Cyber Security

INSIGHTS FROM THE SOC: DETECTING MALWARE, INCLUDING AI VARIANTS

It is widely recognised that along with its benefits to the way we do business, AI can also be used for malicious reasons and poses a security risk. Since GenAI’s mainstream adoption in 2023, the use of deepfakes has doubled every six months, while ChatGPT usage has led to an enormous 1,265% phishing surge in Q4 2023 compared to Q4 2022. And as AI becomes increasingly sophisticated, it is likely the threats will also increase.

According to research carried out by Sapio Research for Deep Instinct, almost half (46%) of security professionals surveyed fear generative AI will heighten organisational vulnerability to attacks. And the backdrop to this growing fear, is a rising number of malicious AI tools, thanks to AI jailbreaking. These malicious AI tools include Worm-GPT, Malware-GPT, Evil-GPT and most recently, DarkGemini.

As an example of how popular these malicious AI tools are, Worm-GPT, a powerful and unethical AI chatbot that has been designed to help hackers, gained over 5,000 followers in its Telegram channel within days of its launch.

We are now in an era where quick and easy malware authoring is available to everyone. This includes non-technical amateurs, curious individuals, script kiddies, dissatisfied employees, and, of course, hackers. Cyber security experts are coming across a daily barrage of unknown and unconventional malware variants, spawned by a much larger pool of individuals. This is making it harder than ever to identify patterns – at least by using conventional, traditional means. 

State sponsored malicious AI

At Obrela, we are already aware of several state-sponsored hacker groups that are using malicious AI for nefarious ends. These include the China-based Aquatic Panda, which exploited Log4Shell to attack universities, highlighting the risks posed by zero-day vulnerabilities and the increasingly sophisticated tactics now used by state-sponsored hacking groups.

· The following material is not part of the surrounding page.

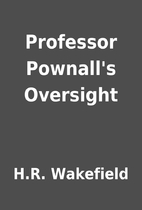 Professor Pownall's Oversight by H.R.…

Fancy Bear, a Russian cyber espionage group probably associated with Russian military intelligence, the GRU, has also incorporated malicious AI into its operations. By doing this the group has enhanced its ability to carry out sophisticated cyberattacks, such as automatically generating phishing emails, developing evasive malware, and analysing large volumes of data to identify high-value targets. 

Another state-sponsored adversary that is using AI to enhance its cyber espionage activities is Iran’s Imperial Kitten. By using AI to generate sophisticated code snippets and phishing emails, this group is creating more and more convincing and effective social engineering attacks. Imperial Kitten has also used evasive code that is able to bypass traditional security measures, making its malware harder to detect and mitigate. 

Finally, Kimsuky is a North Korean state-backed group that targets South Korea for espionage purposes. It uses malicious AI to generate spearphishing campaigns, gleaning information regarding the likes of think tank operations and nuclear power operators.

Exploiting LLMs

Large language models (LLMs) such as ChatGPT, are increasingly being exploited. A key example of this is the development of the AI-synthesized, polymorphic keylogger, BlackMamba.

Perhaps the key feature of Black Mamba is its ability to modify its own program on-the-fly, changing its appearance and behaviour dynamically to avoid signature-based detection methods used by antivirus software. This adaptability makes it particularly challenging for conventional security measures to identify and neutralise, further highlighting the potential dangers of AI-enhanced malware.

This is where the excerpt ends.